*Work item*.
Write out the following listing's lines from the one with "Två cyklister står" to the one with "Überraschter Vater, der", exactly, with both included and no others.

___ Data records ___

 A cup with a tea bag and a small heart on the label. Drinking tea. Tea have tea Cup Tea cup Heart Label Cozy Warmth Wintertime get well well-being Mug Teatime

___
___ Data records ___

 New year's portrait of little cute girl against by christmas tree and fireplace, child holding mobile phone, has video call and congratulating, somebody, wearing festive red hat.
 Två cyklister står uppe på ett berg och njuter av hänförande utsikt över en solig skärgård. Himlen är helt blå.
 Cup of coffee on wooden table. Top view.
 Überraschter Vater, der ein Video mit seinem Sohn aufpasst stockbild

___
___ Data records ___

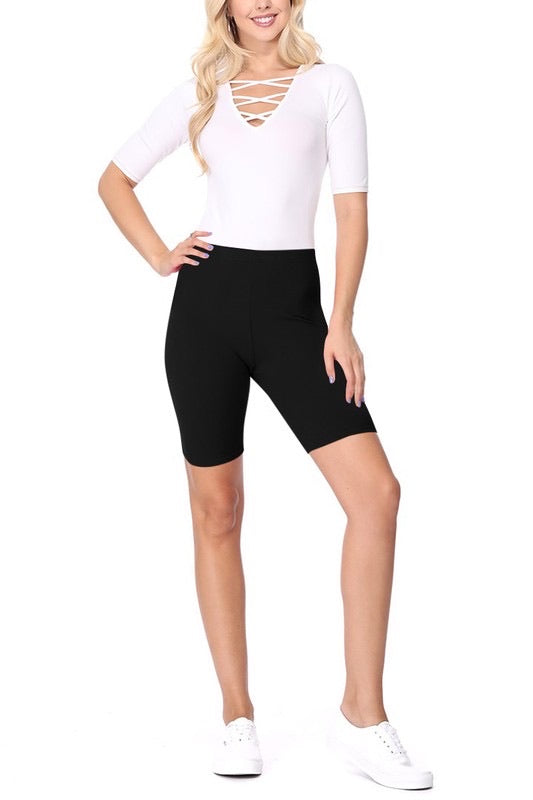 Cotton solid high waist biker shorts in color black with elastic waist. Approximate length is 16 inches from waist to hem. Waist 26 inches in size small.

___

*Answer to this exercise*.
 Två cyklister står uppe på ett berg och njuter av hänförande utsikt över en solig skärgård. Himlen är helt blå.
 Cup of coffee on wooden table. Top view.
 Überraschter Vater, der ein Video mit seinem Sohn aufpasst stockbild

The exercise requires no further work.